Do this:
Starting with the line that contains "What is the distance measured" and going on through the line that contains "2.17 meters", write those lines out again with "large boulder" replaced by "big rock" and nothing else altered. Give only those lines.

Items:
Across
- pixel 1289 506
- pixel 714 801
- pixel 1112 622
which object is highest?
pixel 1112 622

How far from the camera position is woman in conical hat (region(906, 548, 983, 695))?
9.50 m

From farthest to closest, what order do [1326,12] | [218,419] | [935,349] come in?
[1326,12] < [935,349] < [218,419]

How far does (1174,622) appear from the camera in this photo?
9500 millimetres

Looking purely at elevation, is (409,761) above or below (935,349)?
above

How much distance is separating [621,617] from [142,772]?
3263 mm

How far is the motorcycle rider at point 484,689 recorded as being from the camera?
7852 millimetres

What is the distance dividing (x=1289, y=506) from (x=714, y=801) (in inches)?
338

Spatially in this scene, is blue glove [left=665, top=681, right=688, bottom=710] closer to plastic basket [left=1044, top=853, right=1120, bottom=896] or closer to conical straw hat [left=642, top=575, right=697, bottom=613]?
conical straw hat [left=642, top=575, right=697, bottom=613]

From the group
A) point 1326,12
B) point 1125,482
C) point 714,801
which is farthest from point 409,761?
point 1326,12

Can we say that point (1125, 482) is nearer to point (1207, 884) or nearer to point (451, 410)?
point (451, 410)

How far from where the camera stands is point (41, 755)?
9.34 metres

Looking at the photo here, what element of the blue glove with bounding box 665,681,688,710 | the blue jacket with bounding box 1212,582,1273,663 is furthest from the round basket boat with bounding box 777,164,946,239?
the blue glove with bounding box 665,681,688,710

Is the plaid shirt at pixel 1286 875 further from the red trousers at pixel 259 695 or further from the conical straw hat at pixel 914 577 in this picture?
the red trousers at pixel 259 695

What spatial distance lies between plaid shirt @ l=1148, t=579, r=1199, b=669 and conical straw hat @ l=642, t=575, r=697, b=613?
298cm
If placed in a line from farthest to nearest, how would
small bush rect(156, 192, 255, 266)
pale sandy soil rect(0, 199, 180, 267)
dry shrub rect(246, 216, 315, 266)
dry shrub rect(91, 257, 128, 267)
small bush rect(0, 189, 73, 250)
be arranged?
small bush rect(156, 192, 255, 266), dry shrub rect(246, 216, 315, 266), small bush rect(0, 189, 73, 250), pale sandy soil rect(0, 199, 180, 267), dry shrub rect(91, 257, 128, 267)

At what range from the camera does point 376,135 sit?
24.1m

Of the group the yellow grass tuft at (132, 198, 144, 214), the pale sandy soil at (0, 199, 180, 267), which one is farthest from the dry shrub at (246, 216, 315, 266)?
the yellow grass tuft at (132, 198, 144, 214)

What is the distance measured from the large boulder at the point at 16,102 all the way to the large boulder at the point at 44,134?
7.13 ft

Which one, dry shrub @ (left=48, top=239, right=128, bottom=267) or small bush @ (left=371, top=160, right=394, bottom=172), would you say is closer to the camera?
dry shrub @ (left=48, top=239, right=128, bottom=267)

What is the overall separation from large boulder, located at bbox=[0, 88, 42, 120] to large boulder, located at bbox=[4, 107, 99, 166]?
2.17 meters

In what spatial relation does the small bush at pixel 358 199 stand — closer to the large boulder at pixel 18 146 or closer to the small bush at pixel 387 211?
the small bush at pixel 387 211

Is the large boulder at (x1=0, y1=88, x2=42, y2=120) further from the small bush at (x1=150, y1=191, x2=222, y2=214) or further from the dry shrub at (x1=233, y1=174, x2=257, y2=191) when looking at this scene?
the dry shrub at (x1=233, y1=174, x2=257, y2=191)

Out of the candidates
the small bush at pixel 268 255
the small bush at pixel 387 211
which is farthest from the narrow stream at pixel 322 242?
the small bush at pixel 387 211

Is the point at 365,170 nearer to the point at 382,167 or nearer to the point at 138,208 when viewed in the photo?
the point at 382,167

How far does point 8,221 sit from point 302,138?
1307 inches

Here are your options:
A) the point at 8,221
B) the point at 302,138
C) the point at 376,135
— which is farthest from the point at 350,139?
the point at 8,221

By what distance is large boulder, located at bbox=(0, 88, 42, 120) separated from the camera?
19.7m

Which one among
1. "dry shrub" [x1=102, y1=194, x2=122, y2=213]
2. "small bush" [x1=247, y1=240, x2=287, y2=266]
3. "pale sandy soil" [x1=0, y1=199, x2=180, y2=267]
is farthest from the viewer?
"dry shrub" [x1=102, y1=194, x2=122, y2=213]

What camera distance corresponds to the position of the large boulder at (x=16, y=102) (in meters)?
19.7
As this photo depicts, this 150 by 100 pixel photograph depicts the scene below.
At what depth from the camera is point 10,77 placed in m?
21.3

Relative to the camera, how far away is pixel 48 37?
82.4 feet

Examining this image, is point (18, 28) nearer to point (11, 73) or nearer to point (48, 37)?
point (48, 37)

Response to this exercise:
What is the distance measured from the big rock at the point at 16,102 all the way to the big rock at the point at 44,134?
7.13 ft

Which one, dry shrub @ (left=48, top=239, right=128, bottom=267) or small bush @ (left=371, top=160, right=394, bottom=172), would you say is closer to the camera?
dry shrub @ (left=48, top=239, right=128, bottom=267)

What is the overall separation from big rock, located at bbox=[0, 88, 42, 120] to big rock, located at bbox=[4, 107, 99, 166]?
2.17 meters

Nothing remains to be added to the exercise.